August 06, 2008
sam on wood
The title of How Fiction Works promises so much that it almost crosses over, like Harold Bloom’s Genius, into self-parody. And yet, if any modern critic could pull off such an outlandish feat of analytic strength, it would be Wood. He’s already proved himself to be our most consistently powerful analyst of how fiction works on a local level—author by author, text by text, word by word—so you’d expect him to be equally good on how fiction works in the abstract. Readers looking for the final unveiling of an airtight Woodian system, however, will be disappointed. Although the book makes some big argumentative noises—about, for instance, the relationship between fiction and “the real” (italics decidedly not mine)—it progresses not through closely reasoned chapters but through 123 numbered sections grouped around themes (Character, Dialogue, Flaubert). These sections range from a few lines to a few pages, and they skip quickly from novel to novel and anecdote to anecdote—a form that scatters what might have been the work’s argumentative force. (You might even say, again if you were in that special kind of mood, that Wood’s critical method is Chekhovian: He renounces the inhumanly streamlined “plot” of continuous argument in order to wander from detail to detail in search of epiphanic flashes.)

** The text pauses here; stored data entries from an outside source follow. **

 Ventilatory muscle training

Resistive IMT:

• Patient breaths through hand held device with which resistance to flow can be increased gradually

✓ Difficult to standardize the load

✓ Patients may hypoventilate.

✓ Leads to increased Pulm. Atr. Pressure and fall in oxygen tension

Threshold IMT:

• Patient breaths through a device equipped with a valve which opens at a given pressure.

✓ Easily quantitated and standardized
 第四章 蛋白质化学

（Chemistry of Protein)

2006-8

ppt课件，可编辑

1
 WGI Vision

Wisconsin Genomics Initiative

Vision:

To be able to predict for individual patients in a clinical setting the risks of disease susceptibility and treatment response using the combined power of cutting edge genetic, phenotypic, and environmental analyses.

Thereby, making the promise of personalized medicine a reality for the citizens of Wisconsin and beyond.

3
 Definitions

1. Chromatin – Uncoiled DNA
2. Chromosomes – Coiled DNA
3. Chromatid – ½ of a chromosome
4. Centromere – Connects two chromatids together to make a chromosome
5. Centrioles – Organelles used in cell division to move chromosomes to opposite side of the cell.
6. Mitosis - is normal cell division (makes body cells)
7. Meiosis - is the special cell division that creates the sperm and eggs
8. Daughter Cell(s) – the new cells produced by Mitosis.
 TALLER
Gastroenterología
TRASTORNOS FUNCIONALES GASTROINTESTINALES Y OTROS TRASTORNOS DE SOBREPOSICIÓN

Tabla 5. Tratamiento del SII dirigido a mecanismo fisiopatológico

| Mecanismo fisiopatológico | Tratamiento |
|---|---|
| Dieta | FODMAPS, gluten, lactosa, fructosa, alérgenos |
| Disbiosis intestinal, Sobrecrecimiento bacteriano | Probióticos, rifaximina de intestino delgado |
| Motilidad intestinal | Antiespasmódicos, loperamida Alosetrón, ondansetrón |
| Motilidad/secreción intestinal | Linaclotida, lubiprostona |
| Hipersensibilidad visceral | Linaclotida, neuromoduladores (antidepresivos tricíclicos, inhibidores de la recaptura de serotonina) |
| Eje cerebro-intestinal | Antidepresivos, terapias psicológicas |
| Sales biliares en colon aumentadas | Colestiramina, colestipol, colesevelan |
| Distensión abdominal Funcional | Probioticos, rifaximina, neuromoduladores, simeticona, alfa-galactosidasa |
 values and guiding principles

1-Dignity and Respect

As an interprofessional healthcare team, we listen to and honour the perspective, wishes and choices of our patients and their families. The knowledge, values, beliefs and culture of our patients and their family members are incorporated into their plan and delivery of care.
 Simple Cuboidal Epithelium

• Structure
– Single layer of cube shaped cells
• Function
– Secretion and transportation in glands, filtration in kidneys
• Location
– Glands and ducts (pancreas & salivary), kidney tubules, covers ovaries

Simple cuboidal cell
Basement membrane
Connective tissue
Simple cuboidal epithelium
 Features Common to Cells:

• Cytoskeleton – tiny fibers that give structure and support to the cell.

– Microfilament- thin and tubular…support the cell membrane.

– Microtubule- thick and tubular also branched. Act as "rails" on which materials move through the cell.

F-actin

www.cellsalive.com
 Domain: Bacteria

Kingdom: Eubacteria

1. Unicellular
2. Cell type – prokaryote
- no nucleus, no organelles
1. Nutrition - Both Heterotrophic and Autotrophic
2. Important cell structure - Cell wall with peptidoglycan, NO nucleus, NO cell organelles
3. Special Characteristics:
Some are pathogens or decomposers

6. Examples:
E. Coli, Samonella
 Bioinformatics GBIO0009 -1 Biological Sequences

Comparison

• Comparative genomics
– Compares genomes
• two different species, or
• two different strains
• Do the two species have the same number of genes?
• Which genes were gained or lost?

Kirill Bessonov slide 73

more from New York Magazine here. (h/t Asad)
Posted by Morgan Meis at 11:39 AM | Permalink






Comments
I have the new Wood book, and I'm looking forward to it. But I doubt that it''l be more subtle or powerful than another book on fiction that I recently finished reading, Alone With All that Could Happen: Rethinking Conventional Wisdom about the Craft of Fiction Writing, by David Jauss. Every essay bears rereading. Just for starters, it has profoundly deepened my understanding of point of view, and the use of epiphanies.